Footage of police dragging the bride’s brother out a house, blood streaming down his face as he is escorted past a white cloth table set with flowers, has led to outrage in the government, and an investigation has been opened.
The family, who live in the occupied West Bank settlement of Givat Ze’ev, accused officers of attacking guests at the celebration on Wednesday night, and said they had been respecting lockdown regulations that limit gatherings to 20 people.
Police said an officer was attacked by the woman who owns the house after she was asked to present identification, at which point other guests began throwing “glass oil bottles” at the unit.
Police said they arrested the man with the bloodied face in the video, after he threw oil and then slipped on it. “During the arrest, both an officer and the suspect slipped on the oil and was injured by the broken glass,” the police said in a statement.
Video: Conflict leading up to gunfire shows man spray a chemical agent at another man with a drawn handgun (The Independent)
A police spokesman, Micky Rosenfeld, told the Guardian that the bottles were filled with olive oil. Blurred bodycam footage published by the police showed guests arguing with officers before a scuffle erupted.
The incident led to an outcry from some Israeli politicians, with the interior minister, Aryeh Deri, tweeting: “There is no reason in the world for police to break in with rifles in hand and harm people.” Deri, who like the wedding attendees is a member of the country’s Jewish ultra-Orthodox community, demanded an investigation.

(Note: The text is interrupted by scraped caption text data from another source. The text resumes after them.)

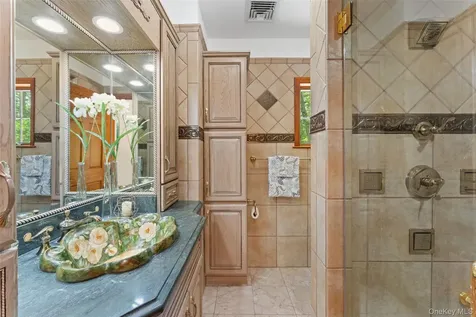 25 Cabin Ridge Road Chappaqua NY 10514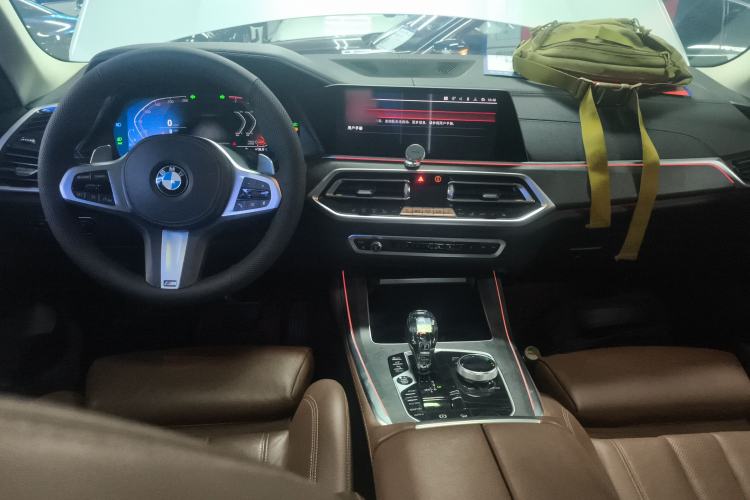 Used BMW X5 2019 xDrive40i M Sport Package Center Console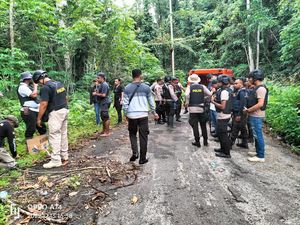 25 Polisi di Kepulauan Yapen Papua Dievakuasi Usai Diserang KKB 25 Polisi di Kepulauan Yapen Papua Dievakuasi Usai Diserang KKB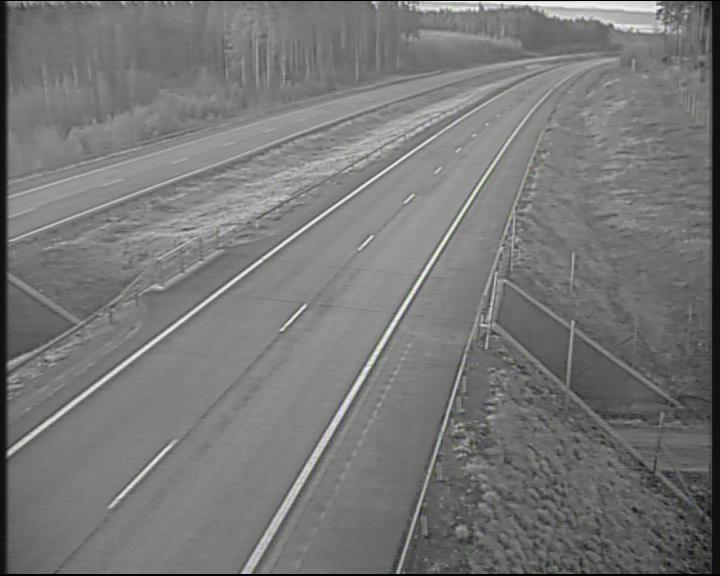 Weather Camera Image Väg 7 Fredrikshamn, Karjusuo, Hamina, Kymenlaakso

The public security minister, Amir Ohana, who is responsible for the police, promised to look into the matter personally. “They are indeed difficult and unfortunate pictures,” he said of the footage.
Israel’s government imposed a second national lockdown on 18 September after infection rates rose to some of the highest in the world. Some ultra-Orthodox communities have been accused of ignoring the rules, leading at times to confrontations with police.
The national shutdown, which includes settlements in the Palestinian territories, has been extended until Sunday.